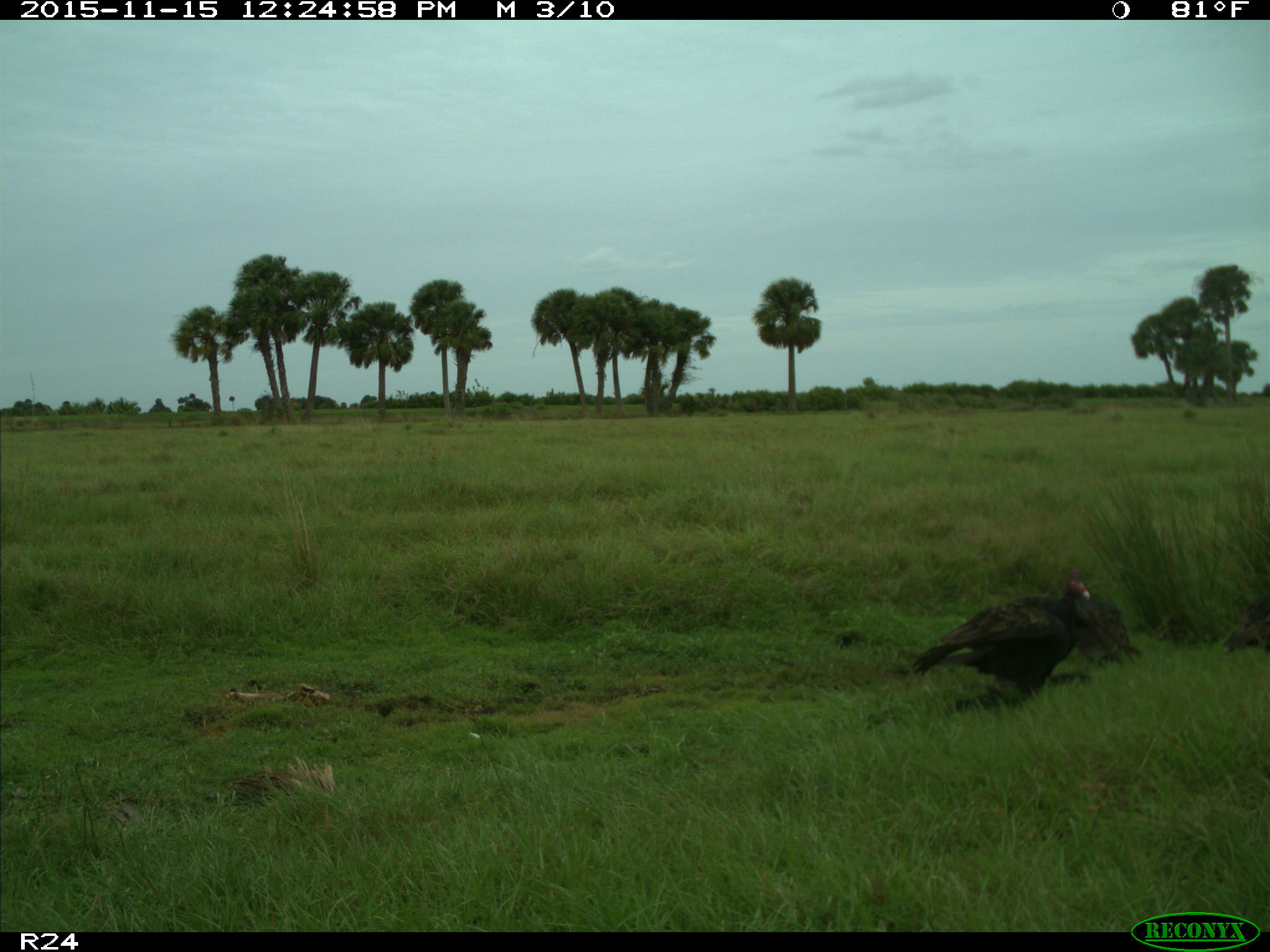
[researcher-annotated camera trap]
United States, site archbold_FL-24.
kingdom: Animalia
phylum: Chordata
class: Aves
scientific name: Aves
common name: birds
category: unidentified bird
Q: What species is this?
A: Unidentified bird (birds) (Aves).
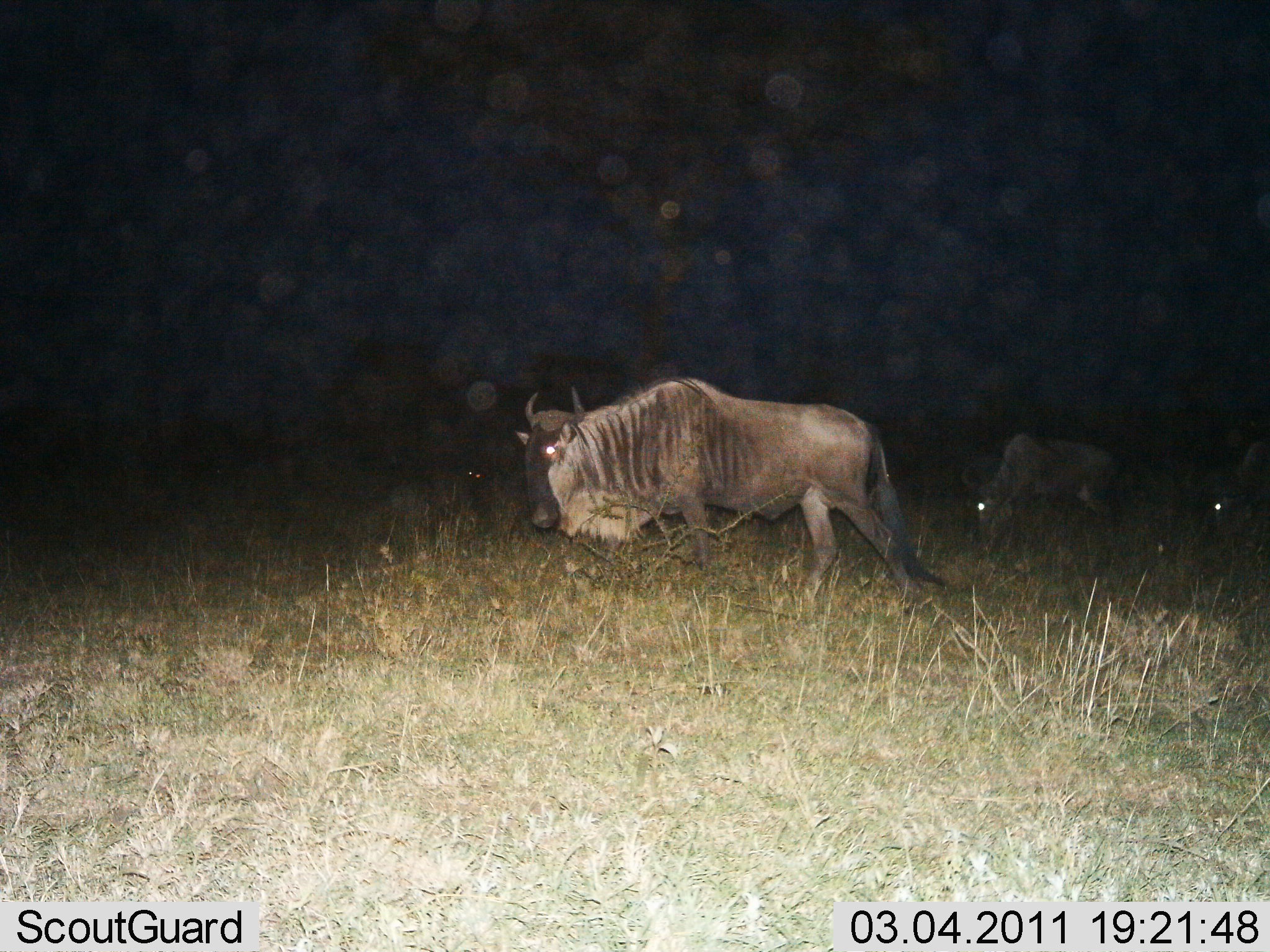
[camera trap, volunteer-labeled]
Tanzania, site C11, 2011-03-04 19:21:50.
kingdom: Animalia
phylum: Chordata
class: Mammalia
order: Artiodactyla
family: Bovidae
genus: Connochaetes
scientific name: Connochaetes taurinus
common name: blue wildebeest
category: wildebeest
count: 3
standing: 17%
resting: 0%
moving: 75%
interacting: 0%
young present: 0%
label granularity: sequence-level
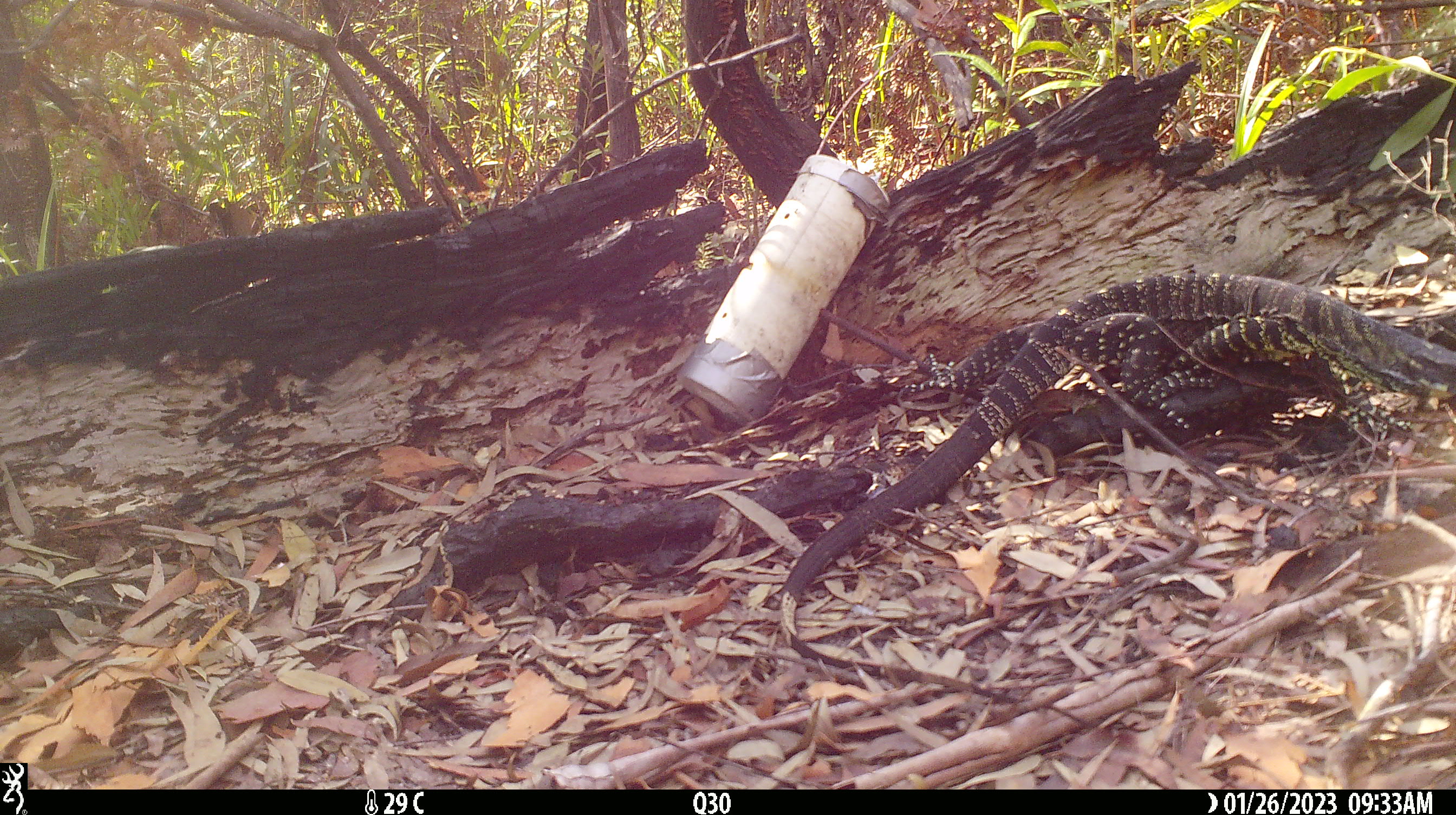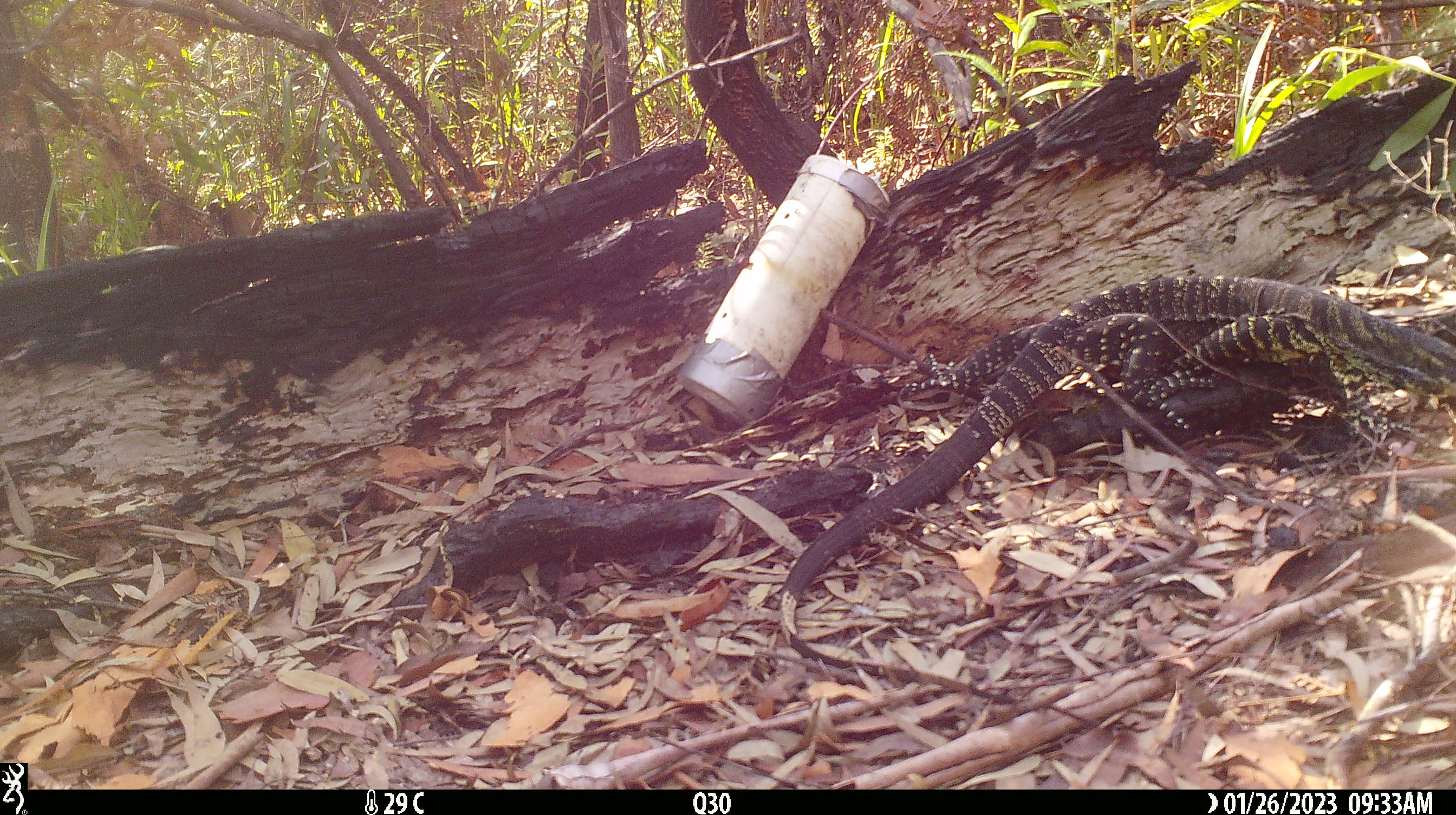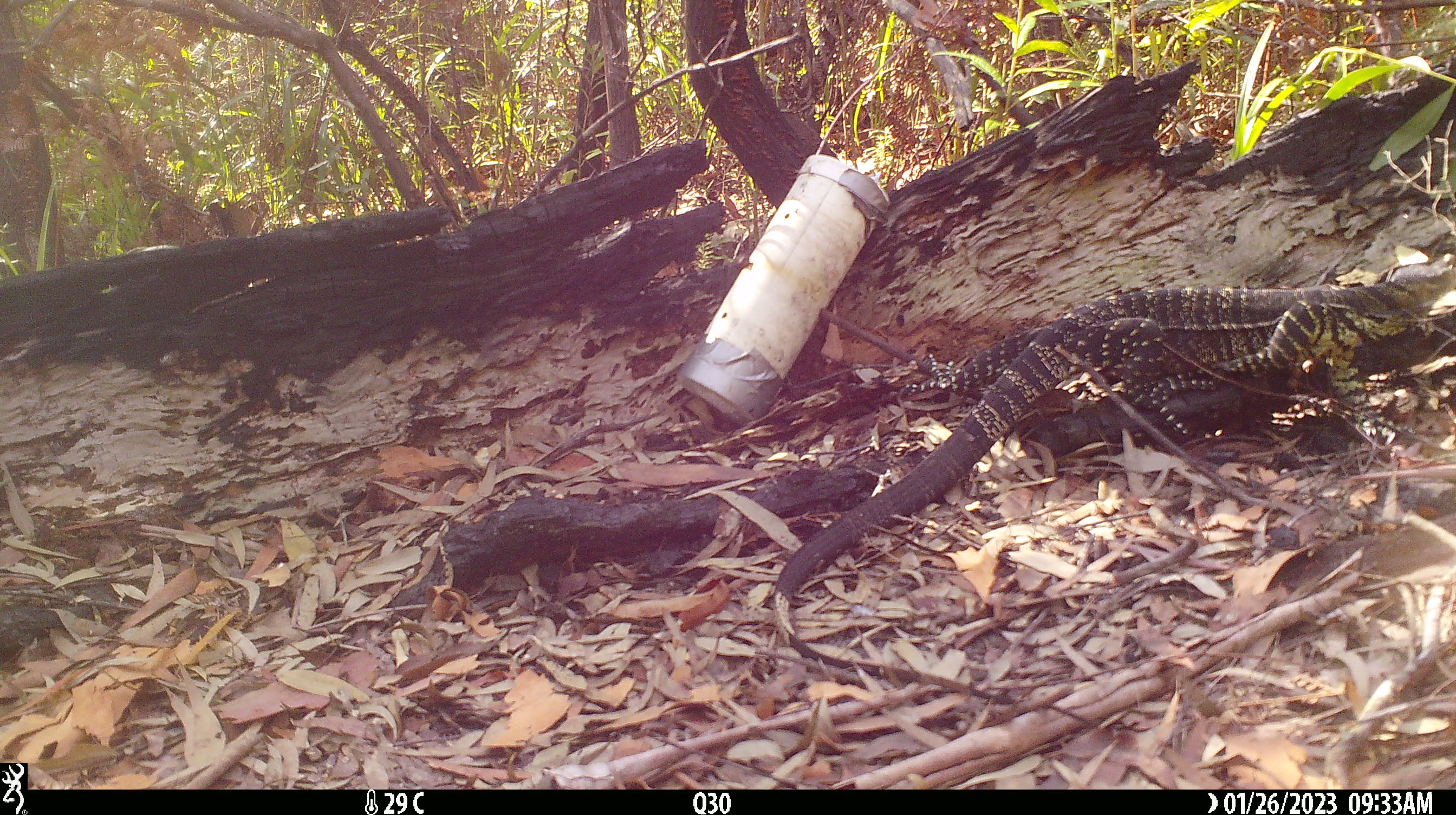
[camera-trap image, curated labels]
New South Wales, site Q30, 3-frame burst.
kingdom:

● **YOUR OBJECTIVE**:
Go through the entries and report every line with the string "trap".

● **ANSWER SPACE**:
[researcher-annotated camera trap]
[camera trap, volunteer-labeled]
[camera-trap image, curated labels]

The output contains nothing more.